Kutipan
++++++++

BANDUNG, TEROPONGMEDIA.D — Awasi proses penulisan ulang sejarah nasional yang saat ini sedang digarap oleh Kementerian Kebudayaan Dewan Perwakilan Rakyat (DPR) RI bakal membentuk tim khusus.
Langkah pembentukan tim khusus ini diambil untuk memastikan agar sejarah Indonesia ditulis secara akurat, transparan, dan tidak menyimpang dari fakta.
Menteri Kebudayaan Fadli Zon sebelumnya mengumumkan bahwa naskah sejarah nasional baru akan diuji publik pada Juli 2025 guna mendapat masukan dari sejarawan dan masyarakat umum.
Pembentukan tim ini diumumkan oleh Wakil Ketua DPR Sufmi Dasco Ahmad, setelah melakukan konsultasi dengan Ketua DPR Puan Maharani serta pimpinan lainnya.
“Setelah konsultasi dengan Ketua DPR dan sesama pimpinan DPR lainnya, maka DPR akan membentuk, menugaskan tim supervisi penulisan ulang sejarah dalam rangka menjalankan fungsi pengawasan,” kata Dasco mengutip Antara.
Baca Juga:
Fadli Zon Serukan Penulisan Ulang Sejarah Indonesia untuk Perkuat Identitas Bangsa
Butuh Waktu 2 Bulan, Penulisan Ulang Sejarah Indonesia Rampung Agustus!
Tujuannya bembentukan tim ini jelas, menjalankan fungsi pengawasan agar tidak ada manipulasi narasi sejarah yang berpotensi merugikan pihak tertentu.
Tim supervisi ini akan melibatkan dua komisi utama di DPR, yakni Komisi III yang membawahi urusan hukum dan hak asasi manusia (HAM), serta Komisi X yang menjadi mitra legislasi Kementerian Kebudayaan.
Dengan kolaborasi ini, DPR ingin memastikan bahwa penulisan ulang sejarah tidak hanya sah secara hukum, tetapi juga layak secara edukatif dan budaya.

++++++++

Data yang Ditampilkan

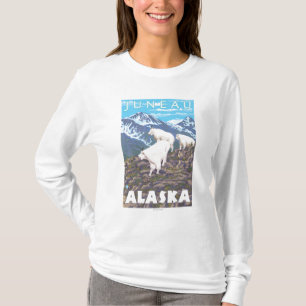 Mountain Goats Scene - Juneau, Alaska T-Shirt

++++++++

Kumpulan Tugas
1. Cetak dengan tepat bagian berita penulisan ulang sejarah mulai dari "Pembentukan tim ini" sampai dengan "serta pimpinan lainnya.".
2. Sebutkan semua nama orang yang muncul dalam berita penulisan ulang sejarah.
3. Teruskan berita penulisan ulang sejarah itu dari kalimat terakhirnya.

Jawaban Anda
1.
Pembentukan tim ini diumumkan oleh Wakil Ketua DPR Sufmi Dasco Ahmad, setelah melakukan konsultasi dengan Ketua DPR Puan Maharani serta pimpinan lainnya.

2. Fadli Zon, Sufmi Dasco Ahmad, Puan Maharani

3.
Pembentukan tim ini juga merupakan respons terhadap polemik yang muncul menyusul pernyataan kontroversial dari Fadli Zon. Dalam rapat dengan Komisi X DPR, Fadli menyebut pemerkosaan massal Mei 1998 sebagai “rumor”, yang memicu protes dari koalisi masyarakat sipil.
Aksi simbolik dilakukan dalam bentuk interupsi langsung saat rapat berlangsung, menuntut pengakuan dan permintaan maaf dari Fadli.
Kontroversi ini menambah urgensi bagi DPR untuk mengawal proses penulisan ulang sejarah agar tidak mengaburkan jejak kelam yang pernah terjadi di Indonesia.
DPR menegaskan bahwa sejarah harus ditulis secara lengkap, bukan sekadar menampilkan sisi positif.
Sementara itu, Ketua DPR Puan Maharani menekankan bahwa penulisan sejarah tidak boleh menghilangkan jejak pihak mana pun. Ia meminta agar proses ini dilakukan tanpa tergesa-gesa dan dengan menghormati semua fakta yang ada.
Puan menegaskan bahwa sejarah harus ditulis seterang-terangnya, tanpa memanipulasi realitas demi narasi tertentu. (_usamah kustiawan)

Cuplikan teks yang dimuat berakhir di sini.